### Consigne
Selon l'extrait sur la clause limitative de responsabilité, quel article du Code civil régit désormais cette clause ?

== Extrait

CONTACT

La clause limitative d’indemnisation dite « de responsabilité »

01 mars 2017 | François-Pierre LANI| Expertises

Le 1er octobre 2016, l’ordonnance n°2016-131 relative à la réforme du droit des contrats est entrée en vigueur et il parait nécessaire, à la lumière de décisions récentes d’évaluer la force de cette clause contractuelle et le régime applicable.

Le principe, et pas n’importe lequel car il est constitutionnel, établit que toute personne a droit à la réparation de son entier préjudice. Toutefois, les parties peuvent convenir ensemble de limiter contractuellement le montant de la réparation d’un dommage en cas d’inexécution d’une obligation contractuelle par l’une d’elle. La clause limitative de responsabilité est donc un instrument qui permet de fixer en avance le montant des dommages qui seront réparés et ainsi gérer le risque d’inexécution contractuelle. Nouvellement régie par l’article 1231-3 du Code civil, cette clause s’est de plus en plus imposée dans les contrats et est devenue aujourd’hui un élément incontournable dans les relations contractuelles.

====
== Données fournies

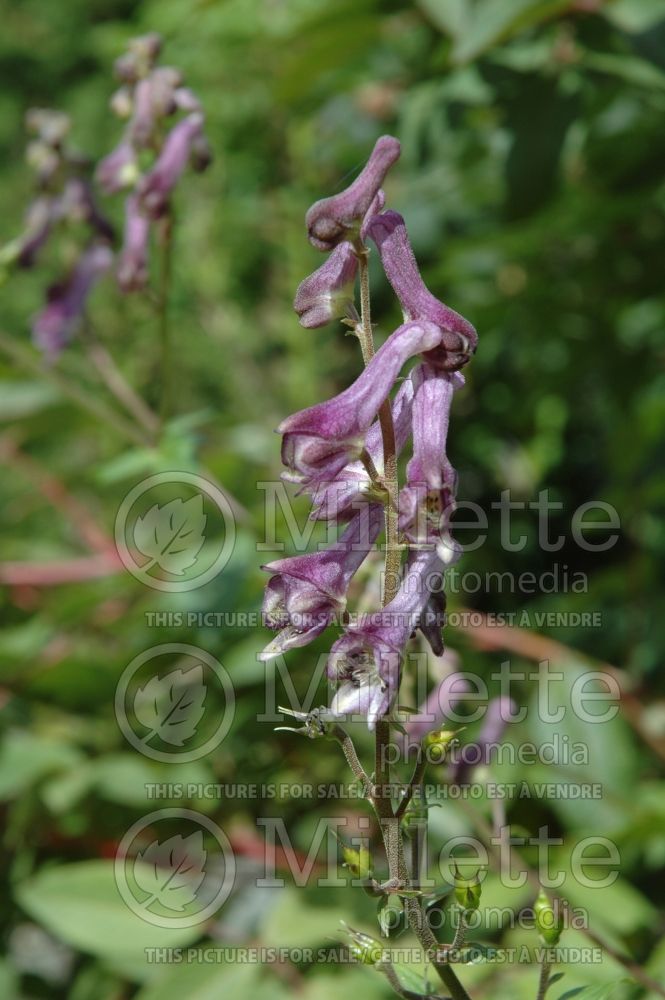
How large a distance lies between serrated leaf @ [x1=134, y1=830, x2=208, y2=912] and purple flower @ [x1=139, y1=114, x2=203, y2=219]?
949 millimetres

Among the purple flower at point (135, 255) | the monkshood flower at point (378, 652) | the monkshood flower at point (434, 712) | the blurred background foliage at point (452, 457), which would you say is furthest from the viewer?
the purple flower at point (135, 255)

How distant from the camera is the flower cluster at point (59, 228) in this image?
1686 millimetres

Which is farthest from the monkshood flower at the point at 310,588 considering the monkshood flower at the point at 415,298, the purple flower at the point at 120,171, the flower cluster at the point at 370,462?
the purple flower at the point at 120,171

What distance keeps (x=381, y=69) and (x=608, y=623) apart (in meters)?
1.27

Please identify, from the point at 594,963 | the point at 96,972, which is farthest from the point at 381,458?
the point at 96,972

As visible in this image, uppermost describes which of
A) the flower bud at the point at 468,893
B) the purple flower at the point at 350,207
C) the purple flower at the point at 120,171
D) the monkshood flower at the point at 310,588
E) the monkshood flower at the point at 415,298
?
the purple flower at the point at 350,207

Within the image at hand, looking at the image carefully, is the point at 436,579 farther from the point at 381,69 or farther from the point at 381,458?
the point at 381,69

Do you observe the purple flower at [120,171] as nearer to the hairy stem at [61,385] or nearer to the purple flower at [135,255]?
the purple flower at [135,255]

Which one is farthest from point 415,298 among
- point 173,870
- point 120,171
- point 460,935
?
point 173,870

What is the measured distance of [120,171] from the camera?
162cm

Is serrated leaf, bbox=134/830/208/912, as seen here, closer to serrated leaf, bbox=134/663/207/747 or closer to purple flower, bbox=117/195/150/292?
serrated leaf, bbox=134/663/207/747

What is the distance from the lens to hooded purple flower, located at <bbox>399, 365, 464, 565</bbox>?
66cm

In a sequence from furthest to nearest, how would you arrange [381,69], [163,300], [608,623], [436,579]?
[381,69], [608,623], [163,300], [436,579]

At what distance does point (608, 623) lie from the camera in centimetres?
205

====

### Réponse
L'article 1231-3 du Code civil.